Grapes, Red Wine Hold the Key to Fighting Prostate Cancer

A compound in grapes, red wine makes the tumors respond better to treatment

By on November 10th, 2012 21:51 GMT

A researcher working with the University of Missouri (MU) now claims that a chemical compound typically found in grapes and red wine can successfully be used to up the efficiency of radiation treatment intended to tackle prostate cancer.

Apparently, this chemical compound, known as resveratrol, has long been known to improve on the wellbeing of the body's circulatory system. As well as this, several studies have shown that it is quite efficient in preventing strokes.

According to Michael Nicholl, presently employed as an assistant professor of surgical oncology in the MU School of Medicine, it can also be used to make cancerous tumors respond better to radiation treatment, regardless of how aggressive they might be.

“Other studies have noted that resveratrol made tumor cells more susceptible to chemotherapy, and we wanted to see if it had the same effect for radiation therapy,” Michael Nicholl explains.

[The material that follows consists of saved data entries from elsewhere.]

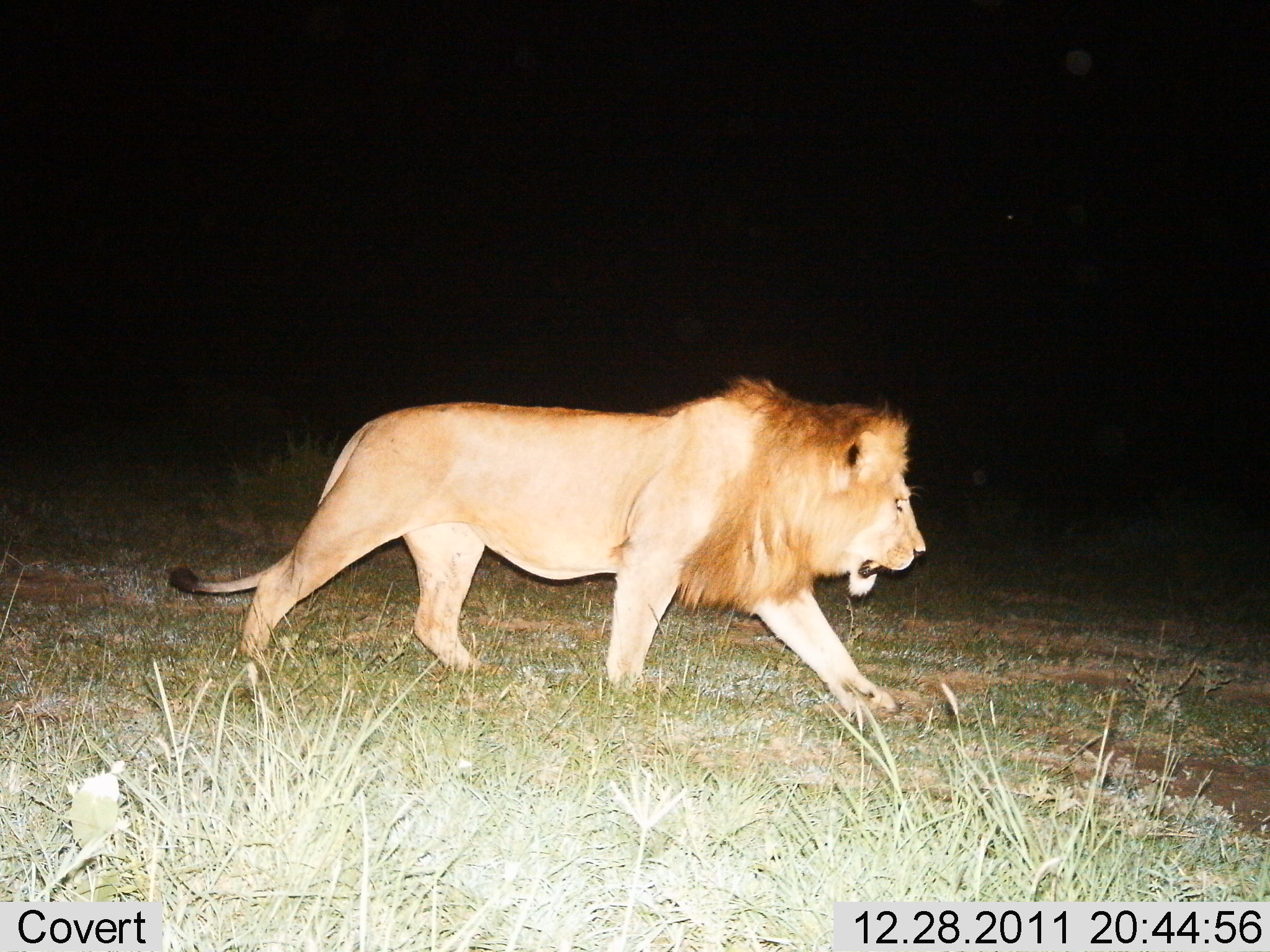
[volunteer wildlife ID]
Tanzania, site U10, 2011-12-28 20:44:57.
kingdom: Animalia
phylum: Chordata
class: Mammalia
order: Carnivora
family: Felidae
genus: Panthera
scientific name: Panthera leo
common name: lion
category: lionmale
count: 1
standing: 0%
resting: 0%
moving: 100%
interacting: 0%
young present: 0%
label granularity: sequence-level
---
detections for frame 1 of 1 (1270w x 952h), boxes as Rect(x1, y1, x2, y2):
animal: Rect(166, 373, 927, 726)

Furthermore, “We found that when exposed to the compound, the tumor cells were more susceptible to radiation treatment, but that the effect was greater than just treating with both compounds separately.”

The experiments carried out by Michael Nicholl showed that, when the prostate tumor cells were exposed to resveratrol prior to their being subjected to radiation treatment, as many as 97% of them died.

However, the dose of resveratrol that must be administered to the tumor cells in order to obtain this effect is significant, to say the least, and researchers fear that this might cause the patients to experience various side effects.

“We don't need a large dose at the site of the tumor, but the body processes this compound so efficiently that a person needs to ingest a lot of resveratrol to make sure enough of it ends up at the tumor site. Because of that challenge, we have to look at different delivery methods for this compound to be effective,” said researcher explains.